I began to write code to move this under /sys/kernel/security/capabilities but 
I realized this directory is linked to CONFIG_SECURITYFS.
This option is not required to be able to run container [1].
Also, kernel/capability.c is always compiled, so I think it is better if this 
file (i.e. the one which prints capabilities to user) does not depend on any 
CONFIG_.

What do you think of it? Does this sound acceptable for you?

> > The goal of this file is to be used by "container world" software to know
> > kernel capabilities at run time instead of compile time.
> > 
> > The underlying kernel attribute is read-only and its content is the
> > capability number associated with the capability name:
> > root@vm-amd64:~# cat /sys/kernel/capabilities
> > 0       CAP_CHOWN
> > 1       CAP_DAC_OVERRIDE
> > ...
> > 39      CAP_BPF
> > 
> > The kernel already exposes the last capability number under:
> > /proc/sys/kernel/cap_last_cap
> > So, I think there should not be any issue exposing all the capabilities it
> > offers.
> > If there is any, please share it as I do not want to introduce issue with
> > this series.
> > 
> > Also, if you see any way to improve this series please share it as it
> > would
> > increase this contribution quality.
> > 
> > Francis Laniel (2):
> >    capability: Add cap_strings.
> >    kernel/ksysfs.c: Add capabilities attribute.
> >   
> >   include/uapi/linux/capability.h |  1 +
> >   kernel/capability.c             | 45 +++++++++++++++++++++++++++++++++
> >   kernel/ksysfs.c                 | 18 +++++++++++++
> >   3 files changed, 64 insertions(+)
> > 
> > Best regards and thank you in advance for your reviews.
> > ---
> > [1] man capabilities
> > [2]
> > https://github.com/containerd/containerd/blob/1a078e6893d07fec10a4940a566
> > 4fab21d6f7d1e/pkg/cap/cap_linux.go#L135 [3]
> > https://github.com/moby/moby/commit/485cf38d48e7111b3d1f584d5e9eab46a902a
> > abc#diff-2e04625b209932e74c617de96682ed72fbd1bb0d0cb9fb7c709cf47a86b6f9c1
> > moby relies on containerd code.
> > [4]
> > https://github.com/syndtr/gocapability/blob/42c35b4376354fd554efc7ad35e0b
> > 7f94e3a0ffb/capability/enum.go#L47 [5]
> > https://github.com/opencontainers/runc/blob/00f56786bb220b55b41748231880b
> > a0e6380519a/libcontainer/capabilities/capabilities.go#L12 runc relies on
> > syndtr package.
> > [6]
> > https://github.com/containers/crun/blob/fafb556f09e6ffd4690c452ff51856b88
> > 0c089f1/src/libcrun/linux.c#L35


Best regards.

Instruction A:
Answer these questions from the kernel capabilities thread.
(i) Under which path does the kernel already expose the last capability number?
(ii) To which configuration option is the /sys/kernel/security directory linked?
(iii) How many files and how many insertions does the series change in total?
Instruction B: Translate this sentence from the kernel capabilities thread into Spanish: "I began to write code to move this under /sys/kernel/security/capabilities but I realized this directory is linked to CONFIG_SECURITYFS."
Instruction C: Set down the passage of the kernel capabilities thread that begins at the words "This option is" and ends after "acceptable for you?".

Source data:
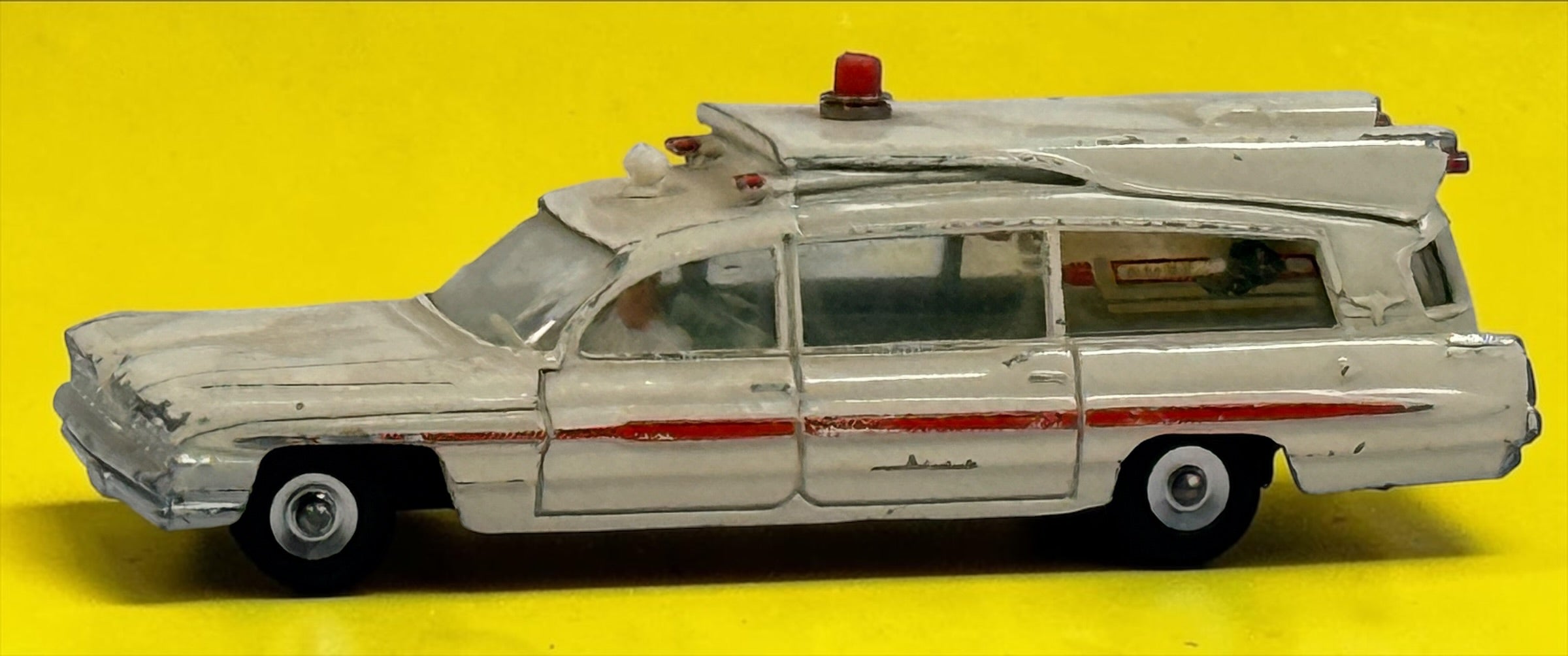 Vintage 1960s Dinky Toys No. 263 Superior Criterion Ambulance by Meccano Ltd., Made in England. Original die-cast model with authentic play wear.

Answer box A:
(i) /proc/sys/kernel/cap_last_cap
(ii) CONFIG_SECURITYFS
(iii) 3 files, 64 insertions

Answer box B: Empecé a escribir código para mover esto a /sys/kernel/security/capabilities, pero me di cuenta de que este directorio está vinculado a CONFIG_SECURITYFS.

Answer box C:
This option is not required to be able to run container [1].
Also, kernel/capability.c is always compiled, so I think it is better if this 
file (i.e. the one which prints capabilities to user) does not depend on any 
CONFIG_.

What do you think of it? Does this sound acceptable for you?